- Developer: Gremlin Graphics
- Publishers: Gremlin Graphics (Europe) Konami (US)
- Platforms: Amiga, Atari ST, MS-DOS
- Release: 1992
- Genre: Adventure
- Mode: Single-player

= Plan 9 from Outer Space (video game) =

1992 video game

Plan 9 from Outer Space is a point and click adventure game inspired by the 1957 Z movie of the same name. It was developed at the Irish office of Gremlin Graphics for the Amiga and Atari ST and published in 1992 by Gremlin in Europe and Konami in the United States. An MS-DOS version was also released. There are two editions of the game: the more common version is packaged with a VHS copy of the film, while a rarer version contains only the game.

==Plot==

The game starts when the producer notices that the film has been stolen by Bela Lugosi's double. The player must carry out an epic search of the locations where Plan 9 from Outer Space was filmed to find the six missing reels.

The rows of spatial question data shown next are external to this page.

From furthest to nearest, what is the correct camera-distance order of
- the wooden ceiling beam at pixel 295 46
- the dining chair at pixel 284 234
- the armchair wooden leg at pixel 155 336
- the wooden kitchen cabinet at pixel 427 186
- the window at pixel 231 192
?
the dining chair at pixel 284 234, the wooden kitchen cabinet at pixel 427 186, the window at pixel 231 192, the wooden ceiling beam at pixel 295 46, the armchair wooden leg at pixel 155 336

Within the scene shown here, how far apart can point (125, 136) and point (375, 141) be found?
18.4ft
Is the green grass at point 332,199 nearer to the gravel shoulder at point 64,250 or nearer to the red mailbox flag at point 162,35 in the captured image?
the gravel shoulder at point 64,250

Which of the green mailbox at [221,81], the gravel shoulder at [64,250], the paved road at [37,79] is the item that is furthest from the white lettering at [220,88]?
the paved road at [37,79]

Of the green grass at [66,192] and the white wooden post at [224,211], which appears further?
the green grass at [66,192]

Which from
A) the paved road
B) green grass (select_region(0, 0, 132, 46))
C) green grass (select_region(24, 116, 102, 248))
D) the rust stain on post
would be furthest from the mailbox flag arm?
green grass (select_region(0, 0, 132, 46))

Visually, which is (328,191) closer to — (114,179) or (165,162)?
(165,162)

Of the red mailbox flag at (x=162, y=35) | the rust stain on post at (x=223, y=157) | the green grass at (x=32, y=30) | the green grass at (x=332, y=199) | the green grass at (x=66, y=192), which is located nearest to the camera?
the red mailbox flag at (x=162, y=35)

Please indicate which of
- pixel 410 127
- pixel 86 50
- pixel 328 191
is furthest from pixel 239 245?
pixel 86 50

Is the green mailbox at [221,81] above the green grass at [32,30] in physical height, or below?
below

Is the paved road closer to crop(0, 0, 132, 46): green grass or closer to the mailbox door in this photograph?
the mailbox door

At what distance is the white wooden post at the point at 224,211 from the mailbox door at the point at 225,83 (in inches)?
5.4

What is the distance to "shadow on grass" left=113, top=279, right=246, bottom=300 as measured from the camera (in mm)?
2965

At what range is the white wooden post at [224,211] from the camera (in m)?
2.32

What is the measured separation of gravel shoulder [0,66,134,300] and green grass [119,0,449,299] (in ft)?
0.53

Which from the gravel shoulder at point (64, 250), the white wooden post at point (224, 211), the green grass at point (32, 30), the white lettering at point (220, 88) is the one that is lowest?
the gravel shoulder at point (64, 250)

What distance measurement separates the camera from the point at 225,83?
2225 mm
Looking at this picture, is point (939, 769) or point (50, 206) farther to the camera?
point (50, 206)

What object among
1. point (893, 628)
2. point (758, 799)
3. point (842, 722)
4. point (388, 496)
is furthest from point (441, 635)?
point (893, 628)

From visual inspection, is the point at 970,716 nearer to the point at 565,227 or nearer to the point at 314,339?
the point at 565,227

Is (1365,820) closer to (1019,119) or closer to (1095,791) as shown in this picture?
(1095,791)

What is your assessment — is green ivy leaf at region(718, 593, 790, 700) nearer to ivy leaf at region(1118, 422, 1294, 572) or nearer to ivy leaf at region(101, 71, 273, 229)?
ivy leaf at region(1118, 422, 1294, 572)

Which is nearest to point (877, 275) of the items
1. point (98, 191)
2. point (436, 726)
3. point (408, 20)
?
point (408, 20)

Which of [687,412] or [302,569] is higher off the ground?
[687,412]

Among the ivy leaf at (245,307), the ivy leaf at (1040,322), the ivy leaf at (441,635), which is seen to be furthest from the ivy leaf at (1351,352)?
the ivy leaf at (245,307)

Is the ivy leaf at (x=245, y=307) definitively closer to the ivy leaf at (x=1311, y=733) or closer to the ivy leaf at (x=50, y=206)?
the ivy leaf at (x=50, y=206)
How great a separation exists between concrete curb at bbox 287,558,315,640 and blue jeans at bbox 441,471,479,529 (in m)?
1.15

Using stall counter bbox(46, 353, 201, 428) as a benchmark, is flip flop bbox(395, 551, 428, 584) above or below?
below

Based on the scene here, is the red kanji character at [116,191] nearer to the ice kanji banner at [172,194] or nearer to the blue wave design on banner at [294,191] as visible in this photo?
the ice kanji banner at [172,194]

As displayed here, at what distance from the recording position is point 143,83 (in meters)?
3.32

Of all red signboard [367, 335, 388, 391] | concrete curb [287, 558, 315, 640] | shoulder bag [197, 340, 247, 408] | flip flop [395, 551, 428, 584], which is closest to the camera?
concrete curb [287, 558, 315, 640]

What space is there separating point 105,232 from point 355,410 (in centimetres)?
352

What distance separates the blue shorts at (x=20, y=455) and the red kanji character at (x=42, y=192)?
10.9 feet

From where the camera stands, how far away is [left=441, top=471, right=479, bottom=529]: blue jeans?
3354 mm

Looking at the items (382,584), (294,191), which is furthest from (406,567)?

From the back of the MS-DOS version box:

Plan 9. The critics hated it. Bela Lugosi died during it. And his double has stolen it.

Lugosi's replacement is still bitter after 33 years from critics' reviews dubbing his only movie "The Worst Film of All-Time". Even though he remained faceless, he intends to bring glory to the cult classic using more footage of himself and ... colorizing it. As the studio's Private Eye you'll search over 70 locations, find the 6 reels and screen the film, frame-by-frame, to ensure that the warped actor did not cut Bela from the flick. Using actual digitized film footage, you'll sweat each scene, examining Plan 9 with slow motion, freeze frame, fast forward and rewind. It's up to you to preserve its original awfulness.

==Reception==
Computer Gaming Worlds Charles Ardai criticized the game's "cheap" user interface and mediocre graphics and sound, which made him uncertain whether various continuity errors were accidental or intended to satirize the film. Ardai stated that "Plan 9 is a genuinely, intentionally funny piece of work, which puts it several notches above the movie (in my opinion) ... thoroughly enjoyable", and funnier than Zak McKracken and the Alien Mindbenders. He added, however, that as "a licensed product, parasitic on an original work ... its smirking digs at this rather pathetic relic of a movie ... sometimes has the tone of a schoolyard bully taking cheap shots at a defenseless victim". Without the sincerity and "guilelessness" of Wood's film: "In this respect, the game attains a degree of cheapness that even the movie didn't reach, which is quite an accomplishment". The game was reviewed in 1993 in Dragon #190 by Hartley, Patricia, and Kirk Lesser in "The Role of Computers" column. The reviewers gave the game 2 out of 5 stars.